Liam Casey, The Canadian Press | posted Thursday, Sep 10th, 2020

Massive crowds and parties in an eastern Ontario university town have drawn criticisms from local residents and formal calls for greater co-operation to curb the spread of COVID-19.

Police and city officials in Kingston, Ont., said they’ve had to close a popular pier and beach due to crowding and issue a number of tickets since thousands of students flooded back into the city earlier this month. Local residents said they’ve also taken to the streets to break up parties in recent days.

Jeff Masuda, a Queen’s University professor, spent the early morning hours of Sunday on the long weekend trying to get dozens of Queen’s students — his neighbours — to stop partying and to abide by COVID-19 laws.

It didn’t work.

The maskless group shouted, drank and tossed beer bottles while hanging out outside and ignoring physical distancing guidelines, he said. Some yelled at the two police officers who were called to the area to deal with them, he said, while others took off to continue the night elsewhere.

Masuda walked around his neighbourhood near campus and said there were parties everywhere, including an abandoned hospital site where the same officers had shown up to deal with more revellers.
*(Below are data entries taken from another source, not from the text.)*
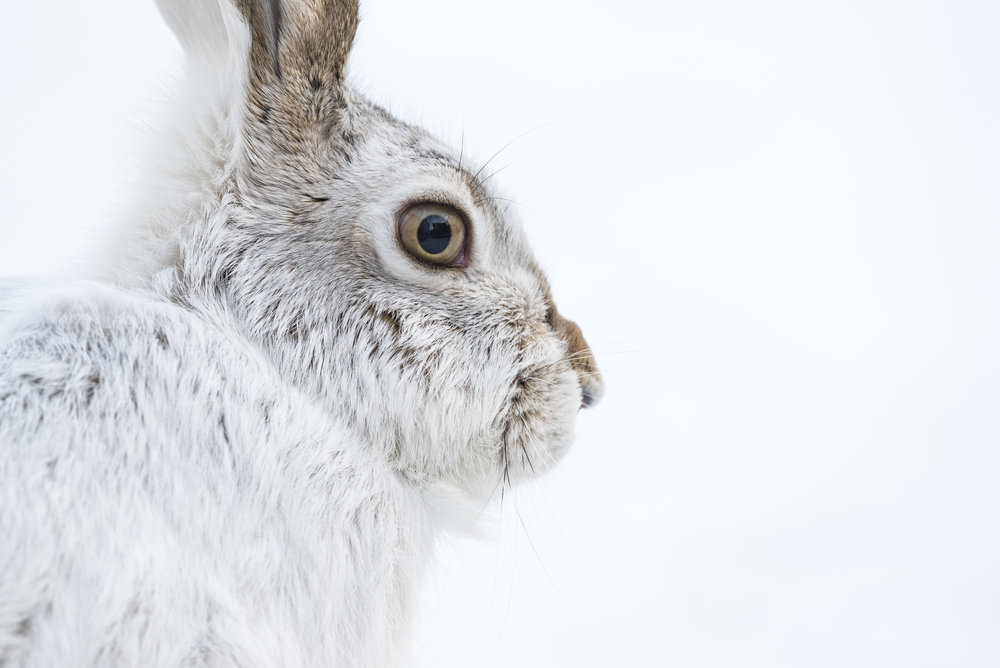 White-tailed Jackrabbit in winter, Alberta, Canada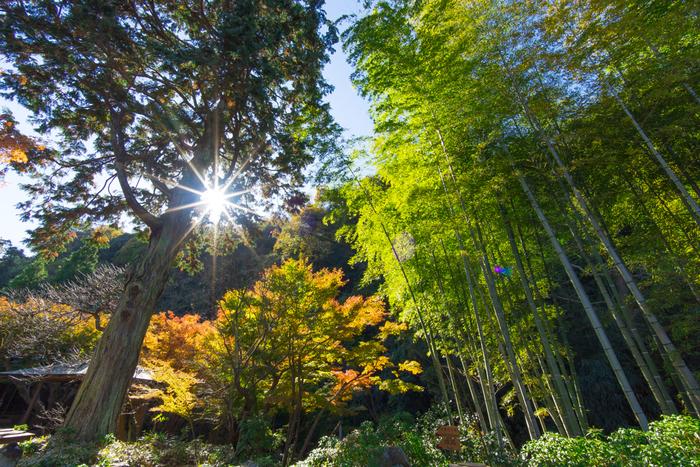 1年を通して、四季の移ろいを楽しめるのも魅力のひとつ。雑木林の景色を好んだという一条恵観氏のこだわりや、自然に対する心が伝わってくるようですね。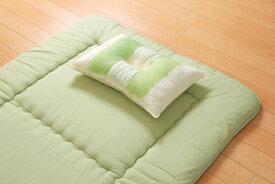 イケヒコ IKEHIKO 森の眠りひばパイプ枕 普通(35×50×10cm)【日本製】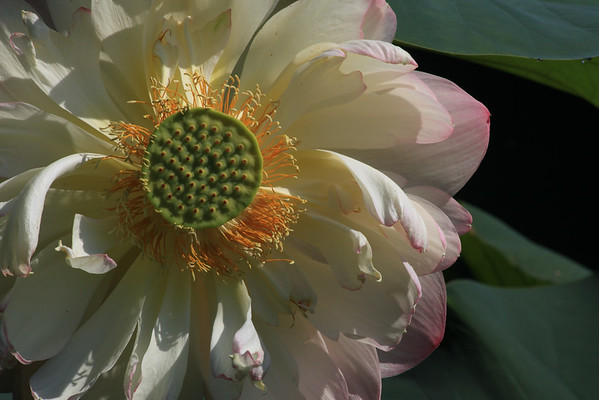 Lotus Water Lilly II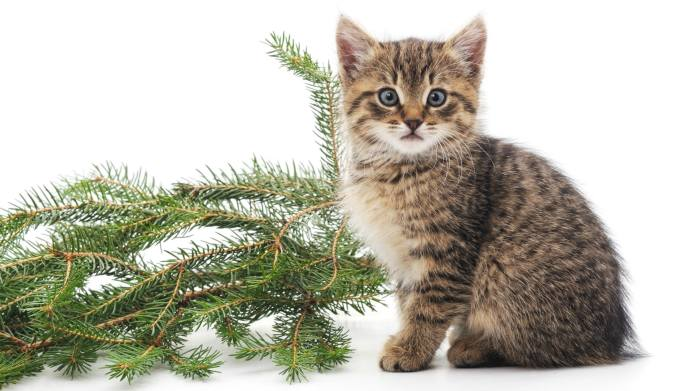 Got Pet Odor? Pine Is An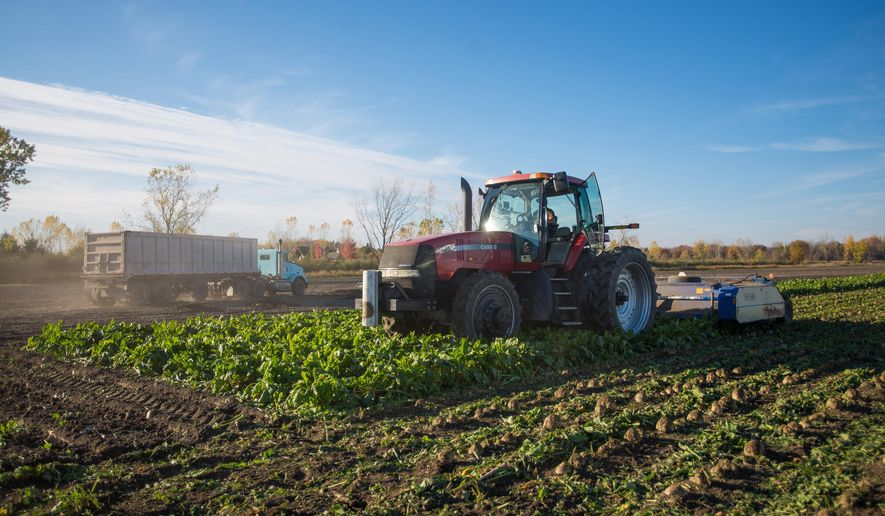 A topper from Schlicker Farms cuts the leaves off of the sugar beets to then be harvested hursday, Oct. 23, 2014 in Bay City, Mich.. This year, sugar beet farmers have grown an abundance amount of crops.  (AP Photo/The Bay City Times, Amanda Ray) LOCAL TELEVISION OUT; LOCAL INTERNET OUT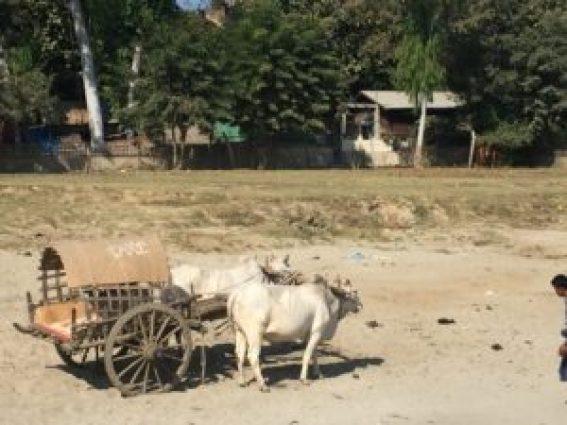 Taxi local en Mingun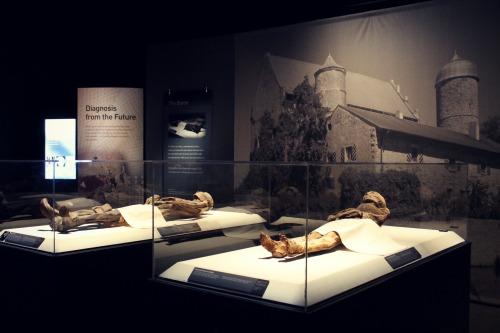 Mummies of the World 1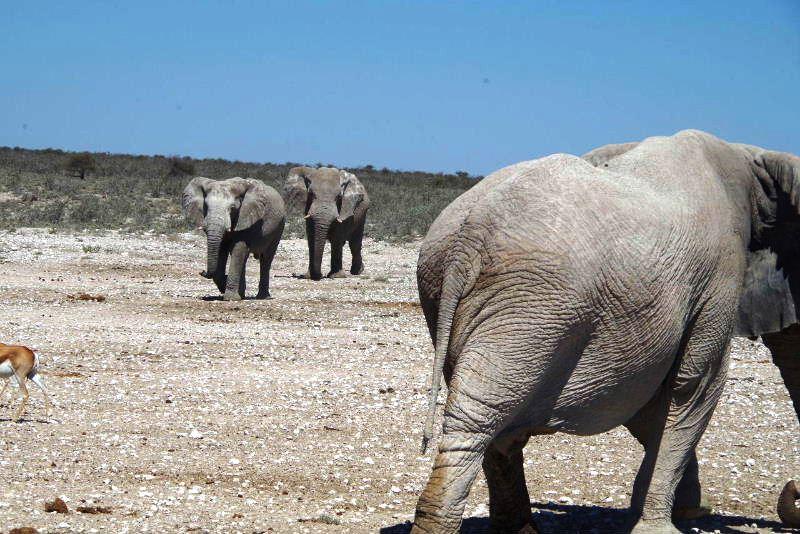 ナミビアの旅(38) エトーシャ国立公園のサファリドライブ(2)_c0011649_8313359.jpg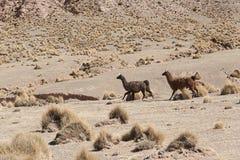 Un gruppo di lama & di x28; alpaca& x29; pascendo negli altopiani nel bello paesaggio delle montagne delle Ande - Bolivia Immagine Stock Libera da Diritti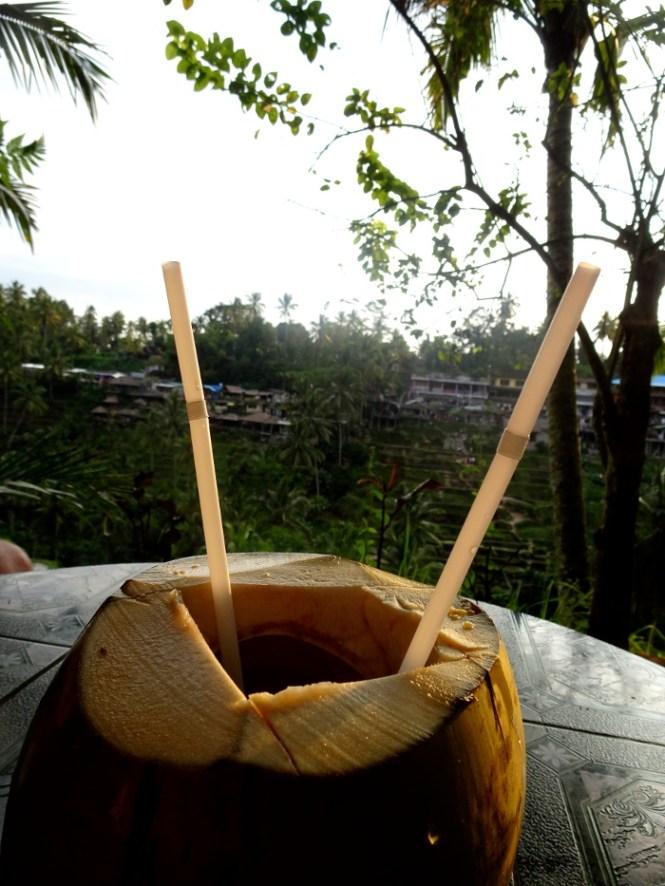 ubud tegallalang coconut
It didn’t seem like police were doing much, he said.

“There were hundreds of students mixing together across the university district,” he said.

“So now we are left in a position to wait and hope for the best. If COVID came, it’s already spread.”

The region has gone largely unscathed by COVID-19. There is currently one active case of the disease and 112 cases in total since the novel coronavirus made it to Canada. No one has died from the disease.

Kingston has a large student population even during the pandemic. While Queen’s University has limited in-person learning to about 6,600 students, or a quarter of its total population, many students learning online have returned to the city.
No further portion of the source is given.